**本文**:
こんばんは
ご覧頂きありがとうございます
\(^▽^)/
本日も
想像力とタイトルの女
2019
というテーマで
悪い女
という映画を
ご紹介させて頂ければと思います。
寂しい女性
悪い女という邦題は
インパクトがあるタイトルですね!
けれど、本作に登場するのは
悪い女ではなく、孤独で寂しい女性なのです…
↑寂しい女性が主人公なのです…
アバウトなストーリー
「キネマ旬報社」さんのデータベースによれば
本作の解説は以下の通り
SEXすることで
他人との繋がりを確認していたTamar。
彼女は村に戻って来たShayと恋に落ち、
自らの行動も改めようとする。
だが妊娠と共に情緒が不安定になり…。
身体を重ねることでしか安心できない、
不本意に男を弄ぶ女を描いたエロスドラマ。
…こ、これは
あまりにも男性視点の解説ですね
(-"-;A
本作の主人公は
イスラエルの辺境で卵を売って暮らしている
シングルマザーのタマラ。
↑鶏に卵を産ませて売っています。
二人の娘はかわいく
家族は幸せそうに見えますが
村の複数の男たちと関係を持っているタマラは
娘たちの目の届かないところで
昼も夜も、男に身を任せて暮らしていました。
↑人がめったに来ない卵売り場は
絶好の逢瀬スポットです。
けれど、そんなタマラの前に
シャイという村外から来た男が現れます。
獣医をしているシャイは誠実で
とても優しい男。
実母が死に、遺品を処理するために
久しぶりに帰郷したシャイは
タマラに恋し、二人は相思相愛となって
家族として暮らすようになります。
↑タマラ。君の事が大好きだ
獣医としての仕事もあるシャイに
二人の娘もすっかり懐き
4人は、本物の家族の様になりますが
そんな幸せに反比例するように
タマラの顔から笑顔が消えていったのです…
↑愛のある日々となったはずなのに…
↑一人物思いに耽るようになるタマラ。
さて、幸せになったはずのタマラの心の中は
一体どうなってしまったのでしょうか?
それは是非、皆さん自身の目で
ご覧になって頂ければと思います。
↑二人は一体どうなってしまうのでしょう…
実存不安
本作の原題は
THE SLUT
SLUTとは、ふしだらとか
誰とでも寝る女という意味の蔑称。
本作は、状況説明がされない作品なので
それまでのタマラの生活は
観客の想像に委ねられる事になるのですが
二人の娘の容姿が全く違うので
恐らく二人は私生児。
↑こちらが、おねぇちゃん。
↑そして、こちらが妹。
髪の色も、顔の輪郭も全く違いますね…
彼女たちの父親は、村の誰かであり
タマラはそれを享受して
シングルマザーとして、二人を育てていますが
裏をかえせば、そんなタマラは
村の男性たちみんなから愛されているという事。

**表示情報**:

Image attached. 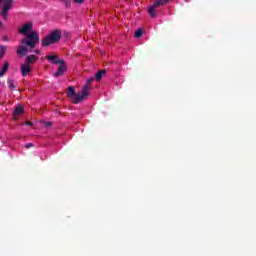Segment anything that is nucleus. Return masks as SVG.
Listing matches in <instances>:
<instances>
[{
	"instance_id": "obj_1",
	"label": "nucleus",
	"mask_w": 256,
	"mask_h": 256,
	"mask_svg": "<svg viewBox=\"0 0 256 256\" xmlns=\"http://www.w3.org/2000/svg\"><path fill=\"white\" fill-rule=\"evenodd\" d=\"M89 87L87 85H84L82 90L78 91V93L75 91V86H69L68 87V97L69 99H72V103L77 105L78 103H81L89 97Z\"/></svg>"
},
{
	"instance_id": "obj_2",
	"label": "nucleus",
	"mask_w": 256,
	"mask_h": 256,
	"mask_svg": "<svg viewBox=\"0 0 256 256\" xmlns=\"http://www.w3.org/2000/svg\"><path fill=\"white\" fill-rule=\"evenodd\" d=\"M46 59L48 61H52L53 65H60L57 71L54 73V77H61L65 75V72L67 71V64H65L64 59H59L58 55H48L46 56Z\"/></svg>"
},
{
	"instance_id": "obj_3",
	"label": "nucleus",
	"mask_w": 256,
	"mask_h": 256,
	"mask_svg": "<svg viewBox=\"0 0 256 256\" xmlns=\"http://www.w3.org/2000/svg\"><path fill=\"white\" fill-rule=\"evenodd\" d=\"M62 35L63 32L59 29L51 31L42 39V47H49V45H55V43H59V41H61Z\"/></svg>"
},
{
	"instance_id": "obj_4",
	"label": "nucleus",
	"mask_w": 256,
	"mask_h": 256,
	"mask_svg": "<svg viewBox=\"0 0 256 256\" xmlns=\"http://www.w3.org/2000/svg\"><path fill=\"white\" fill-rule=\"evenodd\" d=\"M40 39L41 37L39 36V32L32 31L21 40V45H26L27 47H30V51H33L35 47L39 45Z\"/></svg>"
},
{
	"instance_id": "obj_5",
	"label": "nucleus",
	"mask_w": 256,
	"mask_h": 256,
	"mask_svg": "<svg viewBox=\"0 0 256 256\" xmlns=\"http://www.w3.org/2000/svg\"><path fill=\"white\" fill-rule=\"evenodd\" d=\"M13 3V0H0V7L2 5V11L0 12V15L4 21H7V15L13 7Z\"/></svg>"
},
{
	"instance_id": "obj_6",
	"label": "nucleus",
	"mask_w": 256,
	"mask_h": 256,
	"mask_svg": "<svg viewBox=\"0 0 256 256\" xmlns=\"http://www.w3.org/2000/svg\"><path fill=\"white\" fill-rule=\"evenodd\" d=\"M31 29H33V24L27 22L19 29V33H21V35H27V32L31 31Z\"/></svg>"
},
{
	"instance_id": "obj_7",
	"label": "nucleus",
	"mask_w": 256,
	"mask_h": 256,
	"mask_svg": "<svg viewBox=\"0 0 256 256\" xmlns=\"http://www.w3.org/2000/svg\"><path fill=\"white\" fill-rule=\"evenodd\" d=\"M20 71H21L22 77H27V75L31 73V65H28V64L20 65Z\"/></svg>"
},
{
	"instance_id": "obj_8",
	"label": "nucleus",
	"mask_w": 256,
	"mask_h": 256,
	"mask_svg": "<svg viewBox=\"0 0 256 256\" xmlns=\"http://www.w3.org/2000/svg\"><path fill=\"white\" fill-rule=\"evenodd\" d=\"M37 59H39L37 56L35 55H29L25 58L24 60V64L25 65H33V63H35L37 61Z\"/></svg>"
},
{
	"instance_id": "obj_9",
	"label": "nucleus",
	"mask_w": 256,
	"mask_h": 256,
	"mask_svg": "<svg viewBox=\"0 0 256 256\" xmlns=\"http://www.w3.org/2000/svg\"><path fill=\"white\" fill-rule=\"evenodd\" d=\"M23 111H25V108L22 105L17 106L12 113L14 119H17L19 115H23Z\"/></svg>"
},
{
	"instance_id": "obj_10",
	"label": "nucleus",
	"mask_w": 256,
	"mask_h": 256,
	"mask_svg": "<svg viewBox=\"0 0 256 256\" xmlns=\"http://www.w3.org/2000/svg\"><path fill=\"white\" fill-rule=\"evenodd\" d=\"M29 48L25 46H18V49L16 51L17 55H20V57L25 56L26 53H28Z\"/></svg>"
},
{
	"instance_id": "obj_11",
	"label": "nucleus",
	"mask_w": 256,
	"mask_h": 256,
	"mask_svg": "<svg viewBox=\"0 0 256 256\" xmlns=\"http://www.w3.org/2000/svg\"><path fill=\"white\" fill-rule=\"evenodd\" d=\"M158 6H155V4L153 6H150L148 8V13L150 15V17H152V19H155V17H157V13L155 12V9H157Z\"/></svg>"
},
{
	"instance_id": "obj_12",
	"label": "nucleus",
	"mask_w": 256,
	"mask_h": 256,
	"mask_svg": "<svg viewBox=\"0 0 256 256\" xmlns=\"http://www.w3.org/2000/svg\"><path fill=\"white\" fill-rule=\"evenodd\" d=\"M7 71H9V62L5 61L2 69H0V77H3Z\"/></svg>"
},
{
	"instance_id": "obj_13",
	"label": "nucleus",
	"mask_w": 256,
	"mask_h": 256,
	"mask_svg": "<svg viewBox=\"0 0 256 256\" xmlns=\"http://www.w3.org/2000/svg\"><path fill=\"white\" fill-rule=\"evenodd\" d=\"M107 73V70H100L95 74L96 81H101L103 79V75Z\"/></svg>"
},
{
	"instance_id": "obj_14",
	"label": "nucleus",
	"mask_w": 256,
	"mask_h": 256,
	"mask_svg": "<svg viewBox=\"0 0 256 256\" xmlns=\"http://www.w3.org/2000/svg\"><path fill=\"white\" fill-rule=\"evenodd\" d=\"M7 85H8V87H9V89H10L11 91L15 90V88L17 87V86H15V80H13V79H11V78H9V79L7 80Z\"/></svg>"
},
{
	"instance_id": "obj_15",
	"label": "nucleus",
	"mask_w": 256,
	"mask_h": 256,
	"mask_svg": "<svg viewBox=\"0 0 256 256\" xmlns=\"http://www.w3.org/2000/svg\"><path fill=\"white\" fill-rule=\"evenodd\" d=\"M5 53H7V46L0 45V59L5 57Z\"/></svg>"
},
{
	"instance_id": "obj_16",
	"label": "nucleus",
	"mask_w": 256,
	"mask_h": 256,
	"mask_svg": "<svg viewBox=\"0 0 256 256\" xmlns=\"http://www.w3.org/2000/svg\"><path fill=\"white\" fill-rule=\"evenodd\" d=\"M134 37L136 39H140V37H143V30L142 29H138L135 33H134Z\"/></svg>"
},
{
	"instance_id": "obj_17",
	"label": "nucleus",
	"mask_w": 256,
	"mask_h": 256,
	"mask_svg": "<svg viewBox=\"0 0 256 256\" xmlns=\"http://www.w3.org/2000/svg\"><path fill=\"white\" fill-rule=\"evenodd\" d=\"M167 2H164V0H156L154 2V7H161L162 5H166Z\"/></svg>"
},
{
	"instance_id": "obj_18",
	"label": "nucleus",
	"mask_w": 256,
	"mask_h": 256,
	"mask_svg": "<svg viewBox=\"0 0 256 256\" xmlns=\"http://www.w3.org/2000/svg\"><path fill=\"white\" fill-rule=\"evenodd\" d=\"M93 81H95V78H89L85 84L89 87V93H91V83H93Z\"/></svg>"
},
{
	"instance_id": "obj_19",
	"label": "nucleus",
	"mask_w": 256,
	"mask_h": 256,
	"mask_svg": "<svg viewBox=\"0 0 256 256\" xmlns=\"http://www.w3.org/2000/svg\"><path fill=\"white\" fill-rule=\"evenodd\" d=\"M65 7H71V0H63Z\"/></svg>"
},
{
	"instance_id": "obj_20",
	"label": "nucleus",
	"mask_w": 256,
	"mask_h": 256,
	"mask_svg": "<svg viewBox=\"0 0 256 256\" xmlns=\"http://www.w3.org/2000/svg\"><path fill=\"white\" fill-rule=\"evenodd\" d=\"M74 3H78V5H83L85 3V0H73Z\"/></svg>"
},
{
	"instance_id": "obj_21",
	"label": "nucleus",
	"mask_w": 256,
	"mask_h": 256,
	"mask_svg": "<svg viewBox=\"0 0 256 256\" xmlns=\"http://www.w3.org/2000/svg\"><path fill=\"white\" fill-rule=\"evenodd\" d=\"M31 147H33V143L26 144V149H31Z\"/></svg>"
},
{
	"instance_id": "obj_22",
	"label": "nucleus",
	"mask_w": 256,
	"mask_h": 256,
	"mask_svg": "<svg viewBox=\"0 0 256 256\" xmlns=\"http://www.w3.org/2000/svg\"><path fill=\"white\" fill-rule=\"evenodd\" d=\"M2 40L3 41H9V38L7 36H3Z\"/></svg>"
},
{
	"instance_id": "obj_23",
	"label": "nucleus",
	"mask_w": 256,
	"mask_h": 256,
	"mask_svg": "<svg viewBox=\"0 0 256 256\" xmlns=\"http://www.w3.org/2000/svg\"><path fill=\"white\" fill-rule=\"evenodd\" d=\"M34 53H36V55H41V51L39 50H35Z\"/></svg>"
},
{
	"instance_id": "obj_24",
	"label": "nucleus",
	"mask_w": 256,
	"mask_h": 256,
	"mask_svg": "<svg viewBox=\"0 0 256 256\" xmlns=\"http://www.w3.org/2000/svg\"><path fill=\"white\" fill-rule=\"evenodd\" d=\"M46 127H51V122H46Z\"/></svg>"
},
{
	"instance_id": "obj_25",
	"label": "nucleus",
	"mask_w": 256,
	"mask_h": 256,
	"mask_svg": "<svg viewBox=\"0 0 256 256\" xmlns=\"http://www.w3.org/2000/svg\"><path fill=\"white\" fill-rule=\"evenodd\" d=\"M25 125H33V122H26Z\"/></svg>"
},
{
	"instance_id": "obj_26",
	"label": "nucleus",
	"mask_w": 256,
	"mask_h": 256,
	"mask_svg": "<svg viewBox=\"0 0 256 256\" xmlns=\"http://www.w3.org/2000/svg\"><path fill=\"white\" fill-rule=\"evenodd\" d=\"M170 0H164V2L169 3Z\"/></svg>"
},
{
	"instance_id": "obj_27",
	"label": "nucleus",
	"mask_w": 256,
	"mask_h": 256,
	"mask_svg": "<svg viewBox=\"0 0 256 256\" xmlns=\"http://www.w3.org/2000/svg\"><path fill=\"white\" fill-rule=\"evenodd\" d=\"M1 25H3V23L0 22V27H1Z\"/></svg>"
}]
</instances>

...

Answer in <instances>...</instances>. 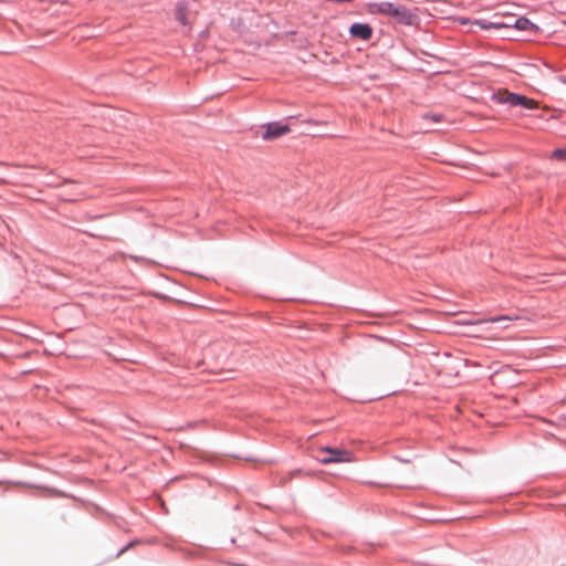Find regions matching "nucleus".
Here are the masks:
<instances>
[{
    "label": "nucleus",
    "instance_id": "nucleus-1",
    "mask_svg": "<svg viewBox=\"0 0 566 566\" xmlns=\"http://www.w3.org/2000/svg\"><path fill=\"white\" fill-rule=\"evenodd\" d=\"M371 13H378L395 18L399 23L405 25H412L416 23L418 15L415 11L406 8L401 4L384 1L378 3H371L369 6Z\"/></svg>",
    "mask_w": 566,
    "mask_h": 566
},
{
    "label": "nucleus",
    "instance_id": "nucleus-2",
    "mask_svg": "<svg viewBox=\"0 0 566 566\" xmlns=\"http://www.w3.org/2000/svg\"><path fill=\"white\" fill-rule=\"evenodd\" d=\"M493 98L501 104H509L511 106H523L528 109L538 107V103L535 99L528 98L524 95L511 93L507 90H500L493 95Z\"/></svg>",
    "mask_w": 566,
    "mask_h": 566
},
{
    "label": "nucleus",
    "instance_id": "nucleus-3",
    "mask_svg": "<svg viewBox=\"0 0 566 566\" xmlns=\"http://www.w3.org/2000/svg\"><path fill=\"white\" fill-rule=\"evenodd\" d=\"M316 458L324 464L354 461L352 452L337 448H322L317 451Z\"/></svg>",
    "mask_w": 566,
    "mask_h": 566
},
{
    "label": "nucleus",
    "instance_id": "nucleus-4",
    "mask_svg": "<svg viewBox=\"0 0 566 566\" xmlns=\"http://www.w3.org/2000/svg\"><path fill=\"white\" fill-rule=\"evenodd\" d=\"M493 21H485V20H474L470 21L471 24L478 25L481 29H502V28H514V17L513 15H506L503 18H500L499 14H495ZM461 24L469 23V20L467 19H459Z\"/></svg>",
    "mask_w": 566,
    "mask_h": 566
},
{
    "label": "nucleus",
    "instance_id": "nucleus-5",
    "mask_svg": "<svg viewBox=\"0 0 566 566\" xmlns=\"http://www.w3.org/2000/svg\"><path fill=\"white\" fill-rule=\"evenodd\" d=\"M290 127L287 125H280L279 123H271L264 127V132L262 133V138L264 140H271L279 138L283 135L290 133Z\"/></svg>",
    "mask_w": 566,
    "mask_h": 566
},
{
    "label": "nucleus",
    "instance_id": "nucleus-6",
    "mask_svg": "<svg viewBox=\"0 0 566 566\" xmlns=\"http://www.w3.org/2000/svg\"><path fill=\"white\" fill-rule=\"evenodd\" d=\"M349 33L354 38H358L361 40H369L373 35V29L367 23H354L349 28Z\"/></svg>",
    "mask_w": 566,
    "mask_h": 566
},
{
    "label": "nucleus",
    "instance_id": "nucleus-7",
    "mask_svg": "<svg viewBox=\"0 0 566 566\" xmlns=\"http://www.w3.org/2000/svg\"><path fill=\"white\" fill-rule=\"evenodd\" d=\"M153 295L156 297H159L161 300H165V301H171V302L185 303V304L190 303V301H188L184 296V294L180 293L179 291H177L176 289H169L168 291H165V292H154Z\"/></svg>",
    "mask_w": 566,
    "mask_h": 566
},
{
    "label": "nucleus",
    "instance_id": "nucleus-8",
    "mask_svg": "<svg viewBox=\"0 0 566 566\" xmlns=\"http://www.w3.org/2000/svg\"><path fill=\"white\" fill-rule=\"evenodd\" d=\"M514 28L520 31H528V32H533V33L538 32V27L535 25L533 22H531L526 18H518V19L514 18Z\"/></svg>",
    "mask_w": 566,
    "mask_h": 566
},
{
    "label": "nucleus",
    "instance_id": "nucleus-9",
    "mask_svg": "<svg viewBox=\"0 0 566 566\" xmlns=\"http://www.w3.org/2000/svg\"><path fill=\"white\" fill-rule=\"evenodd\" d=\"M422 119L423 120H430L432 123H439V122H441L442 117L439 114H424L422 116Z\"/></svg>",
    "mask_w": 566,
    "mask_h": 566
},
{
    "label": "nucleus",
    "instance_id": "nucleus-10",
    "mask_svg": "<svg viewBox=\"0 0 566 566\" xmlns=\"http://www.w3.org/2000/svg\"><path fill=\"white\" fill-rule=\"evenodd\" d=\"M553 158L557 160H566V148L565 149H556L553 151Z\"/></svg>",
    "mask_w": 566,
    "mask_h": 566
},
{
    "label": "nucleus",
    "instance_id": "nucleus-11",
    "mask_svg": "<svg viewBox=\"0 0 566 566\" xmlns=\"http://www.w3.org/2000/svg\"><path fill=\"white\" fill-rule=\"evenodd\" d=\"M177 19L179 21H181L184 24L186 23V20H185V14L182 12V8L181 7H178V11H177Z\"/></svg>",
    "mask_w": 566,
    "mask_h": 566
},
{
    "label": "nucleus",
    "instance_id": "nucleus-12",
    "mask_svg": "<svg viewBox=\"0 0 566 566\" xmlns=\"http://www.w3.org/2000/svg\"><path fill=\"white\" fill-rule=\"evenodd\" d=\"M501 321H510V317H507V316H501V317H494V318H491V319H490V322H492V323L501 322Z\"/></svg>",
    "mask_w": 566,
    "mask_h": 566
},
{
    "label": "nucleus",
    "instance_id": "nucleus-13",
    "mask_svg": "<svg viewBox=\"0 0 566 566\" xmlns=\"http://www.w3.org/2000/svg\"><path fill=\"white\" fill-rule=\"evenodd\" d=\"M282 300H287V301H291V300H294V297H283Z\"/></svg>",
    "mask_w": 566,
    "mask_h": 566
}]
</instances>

**指示内容**: 映画『悪い女』の紹介文を、最後の文の後から続けて書くこと。 資料は、映画『悪い女』の紹介文とは無関係の別資料である。

**回答**:
↑父親を探そうともせず
産まれた子供を受け入れているのですから
彼女と関係を持っている男性には都合の良い存在。
つまりタマラにとって
複数の男性を受け入れるというのは
村において、必要とされる存在でいられるという
実存の問題だったのです!
もちろん、そんな人生は
あまり良い生き方とは言えませんよね。
でも、そんな生き方を辞めるなら
タマラは、村に居場所がなくなってしまいます。
果てしない荒野のような辺境の村で
鶏の卵を拾って売る女性が
居場所がない存在となってしまったとしたら…
↑タマラは養鶏場を持っている訳ではなく
卵を拾って売っているだけです…
そう。
例え、シャイと幸せな生活が遅れても
村におけるタマラの存在理由は
なくなってしまうのです!
↑今まで村の男たちから受けていた寵愛を
すべて失ってしまうタマラは
この先どうやって暮らしていけば良いのでしょう…
タマラを、悪い女とか
ふしだらな女と断罪するのは簡単な事!
けれど、長年彼女と関係を持っていた
複数の村人は、悪い男とかふしだらと言われず
村での存在意義を見出していた
タマラだけを断罪するのはいかがなものでしょう?
本作のラストでは
実存不安に陥ったタマラの行動によって
衝撃の展開が待っています。
けれどそれは
決してタマラが悪い女だからではなく
村で生きて行くためには
これしか選択肢がなかったから!
人間は生きる場所を奪われてしまうと
人は実存不安を掻き立てられ
例え愚かな選択だったとしても
元の状態へと戻ろうとするものなのです…
↑その人にとって幸せな生活とは何なのかは
生きている状況が違う余人には
理解できないものかもしれないのです!
という訳で次回は
アリスとマルティン
というテーマで
溺れゆく女
という映画を解説してみたいと思いますので
どうぞよろしくお願いいたします。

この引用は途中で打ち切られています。